**** Excerpted data ****

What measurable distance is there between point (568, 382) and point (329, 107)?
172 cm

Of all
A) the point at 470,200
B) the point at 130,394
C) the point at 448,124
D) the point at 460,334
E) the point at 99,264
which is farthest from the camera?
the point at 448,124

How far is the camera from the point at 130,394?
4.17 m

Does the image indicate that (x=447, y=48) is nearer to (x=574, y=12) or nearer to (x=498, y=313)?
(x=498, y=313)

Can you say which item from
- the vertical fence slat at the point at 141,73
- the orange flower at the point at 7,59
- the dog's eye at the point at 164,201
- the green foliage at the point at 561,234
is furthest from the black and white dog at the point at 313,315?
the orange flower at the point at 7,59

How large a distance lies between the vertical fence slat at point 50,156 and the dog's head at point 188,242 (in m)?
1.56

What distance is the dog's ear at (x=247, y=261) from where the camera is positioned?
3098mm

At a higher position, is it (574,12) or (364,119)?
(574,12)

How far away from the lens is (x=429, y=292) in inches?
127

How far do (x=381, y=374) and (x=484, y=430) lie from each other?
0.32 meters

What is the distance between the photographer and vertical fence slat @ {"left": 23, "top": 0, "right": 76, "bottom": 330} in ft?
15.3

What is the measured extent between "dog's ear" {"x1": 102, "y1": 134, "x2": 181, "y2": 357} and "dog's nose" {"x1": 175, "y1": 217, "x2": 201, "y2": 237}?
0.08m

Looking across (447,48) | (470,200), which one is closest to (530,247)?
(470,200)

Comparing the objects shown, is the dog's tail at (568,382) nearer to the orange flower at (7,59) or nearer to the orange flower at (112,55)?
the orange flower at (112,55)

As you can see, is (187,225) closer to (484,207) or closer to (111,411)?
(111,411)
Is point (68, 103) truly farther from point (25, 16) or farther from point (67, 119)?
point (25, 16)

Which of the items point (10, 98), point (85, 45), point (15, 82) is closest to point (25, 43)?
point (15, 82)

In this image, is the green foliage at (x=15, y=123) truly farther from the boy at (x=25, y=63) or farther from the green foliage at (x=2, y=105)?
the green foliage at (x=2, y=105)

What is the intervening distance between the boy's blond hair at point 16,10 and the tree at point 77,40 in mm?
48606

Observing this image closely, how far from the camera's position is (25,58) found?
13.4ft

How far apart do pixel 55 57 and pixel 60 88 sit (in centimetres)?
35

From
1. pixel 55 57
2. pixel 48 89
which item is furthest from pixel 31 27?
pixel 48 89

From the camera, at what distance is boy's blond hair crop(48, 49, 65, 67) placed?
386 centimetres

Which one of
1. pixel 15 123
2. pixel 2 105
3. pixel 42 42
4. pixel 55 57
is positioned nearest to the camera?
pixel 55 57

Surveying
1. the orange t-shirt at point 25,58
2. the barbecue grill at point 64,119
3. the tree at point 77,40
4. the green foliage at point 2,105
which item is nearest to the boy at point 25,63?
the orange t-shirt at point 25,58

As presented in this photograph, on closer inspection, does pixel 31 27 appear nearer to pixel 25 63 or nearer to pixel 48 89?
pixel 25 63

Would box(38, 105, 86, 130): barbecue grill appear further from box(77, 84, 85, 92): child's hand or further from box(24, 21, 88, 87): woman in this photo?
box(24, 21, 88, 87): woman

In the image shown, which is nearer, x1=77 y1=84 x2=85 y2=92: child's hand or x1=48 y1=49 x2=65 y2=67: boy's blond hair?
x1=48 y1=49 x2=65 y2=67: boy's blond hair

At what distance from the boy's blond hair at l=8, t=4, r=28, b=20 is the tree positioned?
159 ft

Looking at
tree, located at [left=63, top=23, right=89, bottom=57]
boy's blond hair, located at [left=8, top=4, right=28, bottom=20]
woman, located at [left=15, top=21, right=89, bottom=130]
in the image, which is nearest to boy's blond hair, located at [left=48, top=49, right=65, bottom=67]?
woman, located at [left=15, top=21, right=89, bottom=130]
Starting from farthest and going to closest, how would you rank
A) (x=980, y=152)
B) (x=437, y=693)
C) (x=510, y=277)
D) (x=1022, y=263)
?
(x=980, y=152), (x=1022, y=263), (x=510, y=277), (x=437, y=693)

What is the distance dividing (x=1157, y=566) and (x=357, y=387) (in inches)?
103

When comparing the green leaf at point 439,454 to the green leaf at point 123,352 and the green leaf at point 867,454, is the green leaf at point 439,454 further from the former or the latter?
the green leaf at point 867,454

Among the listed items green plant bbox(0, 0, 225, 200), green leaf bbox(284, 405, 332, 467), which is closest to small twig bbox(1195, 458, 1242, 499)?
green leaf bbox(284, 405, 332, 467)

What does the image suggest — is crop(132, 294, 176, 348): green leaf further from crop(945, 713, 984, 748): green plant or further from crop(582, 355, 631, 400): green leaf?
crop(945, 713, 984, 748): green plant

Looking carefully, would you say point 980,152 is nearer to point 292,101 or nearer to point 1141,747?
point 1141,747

****

▶ _Given exercise_: Rewrite all the rows above, putting "wooden fence slat" in place of every "vertical fence slat". Keep everything else unchanged.

▶ _Result below_:
What measurable distance is there between point (568, 382) and point (329, 107)?
172 cm

Of all
A) the point at 470,200
B) the point at 130,394
C) the point at 448,124
D) the point at 460,334
E) the point at 99,264
which is farthest from the camera?
the point at 448,124

How far is the camera from the point at 130,394?
4.17 m

Does the image indicate that (x=447, y=48) is nearer to (x=574, y=12) or nearer to (x=498, y=313)?
(x=498, y=313)

Can you say which item from
- the wooden fence slat at the point at 141,73
- the orange flower at the point at 7,59
- the dog's eye at the point at 164,201
- the green foliage at the point at 561,234
is furthest from the black and white dog at the point at 313,315?
the orange flower at the point at 7,59

How large a distance lies between the wooden fence slat at point 50,156 and the dog's head at point 188,242 (in m)?
1.56

What distance is the dog's ear at (x=247, y=261) from where the camera is positioned?
3098mm

At a higher position, is it (574,12) or (364,119)?
(574,12)

How far away from the lens is (x=429, y=292) in inches?
127

How far do (x=381, y=374) and (x=484, y=430) lie from each other?
0.32 meters

What is the distance between the photographer and wooden fence slat @ {"left": 23, "top": 0, "right": 76, "bottom": 330} in ft?
15.3

What is the measured extent between "dog's ear" {"x1": 102, "y1": 134, "x2": 181, "y2": 357} and "dog's nose" {"x1": 175, "y1": 217, "x2": 201, "y2": 237}?
0.08m

Looking across (447,48) | (470,200), which one is closest to (530,247)?
(470,200)

Comparing the objects shown, is the dog's tail at (568,382) nearer to the orange flower at (7,59) or nearer to the orange flower at (112,55)?
the orange flower at (112,55)

As you can see, is (187,225) closer to (484,207) or closer to (111,411)?
(111,411)
Is point (68, 103) truly farther from point (25, 16) or farther from point (67, 119)?
point (25, 16)

Which of the items point (10, 98), point (85, 45), point (15, 82) is closest to point (25, 43)?
point (15, 82)

In this image, is the green foliage at (x=15, y=123) truly farther from the boy at (x=25, y=63) or farther from the green foliage at (x=2, y=105)?
the green foliage at (x=2, y=105)

What is the intervening distance between the boy's blond hair at point 16,10 and the tree at point 77,40 in mm?
48606

Observing this image closely, how far from the camera's position is (25,58) found?
13.4ft

How far apart do pixel 55 57 and pixel 60 88 sit (in centimetres)?
35

From
1. pixel 55 57
2. pixel 48 89
which item is furthest from pixel 31 27?
pixel 48 89

From the camera, at what distance is boy's blond hair crop(48, 49, 65, 67) placed?
386 centimetres

Which one of
1. pixel 15 123
2. pixel 2 105
3. pixel 42 42
4. pixel 55 57
is positioned nearest to the camera?
pixel 55 57

Surveying
1. the orange t-shirt at point 25,58
2. the barbecue grill at point 64,119
3. the tree at point 77,40
4. the green foliage at point 2,105
which item is nearest to the boy at point 25,63?
the orange t-shirt at point 25,58

As presented in this photograph, on closer inspection, does pixel 31 27 appear nearer to pixel 25 63 or nearer to pixel 48 89?
pixel 25 63

Would box(38, 105, 86, 130): barbecue grill appear further from box(77, 84, 85, 92): child's hand or further from box(24, 21, 88, 87): woman in this photo?
box(24, 21, 88, 87): woman

In the image shown, which is nearer, x1=77 y1=84 x2=85 y2=92: child's hand or x1=48 y1=49 x2=65 y2=67: boy's blond hair?
x1=48 y1=49 x2=65 y2=67: boy's blond hair

At what distance from the boy's blond hair at l=8, t=4, r=28, b=20 is the tree positioned?
159 ft

Looking at
tree, located at [left=63, top=23, right=89, bottom=57]
boy's blond hair, located at [left=8, top=4, right=28, bottom=20]
woman, located at [left=15, top=21, right=89, bottom=130]
in the image, which is nearest to boy's blond hair, located at [left=48, top=49, right=65, bottom=67]?
woman, located at [left=15, top=21, right=89, bottom=130]
Starting from farthest and going to closest, how would you rank
A) (x=980, y=152)
B) (x=437, y=693)
C) (x=510, y=277)
D) (x=1022, y=263)
?
(x=980, y=152), (x=1022, y=263), (x=510, y=277), (x=437, y=693)

What is the distance dividing (x=1157, y=566) and (x=357, y=387) (in inches)?
103

When comparing the green leaf at point 439,454 to the green leaf at point 123,352 and the green leaf at point 867,454, is the green leaf at point 439,454 further from the former or the latter?
the green leaf at point 867,454

Among the listed items green plant bbox(0, 0, 225, 200), green leaf bbox(284, 405, 332, 467), which is closest to small twig bbox(1195, 458, 1242, 499)?
green leaf bbox(284, 405, 332, 467)

What does the image suggest — is crop(132, 294, 176, 348): green leaf further from crop(945, 713, 984, 748): green plant or further from crop(582, 355, 631, 400): green leaf?
crop(945, 713, 984, 748): green plant

Looking carefully, would you say point 980,152 is nearer to point 292,101 or nearer to point 1141,747?
point 1141,747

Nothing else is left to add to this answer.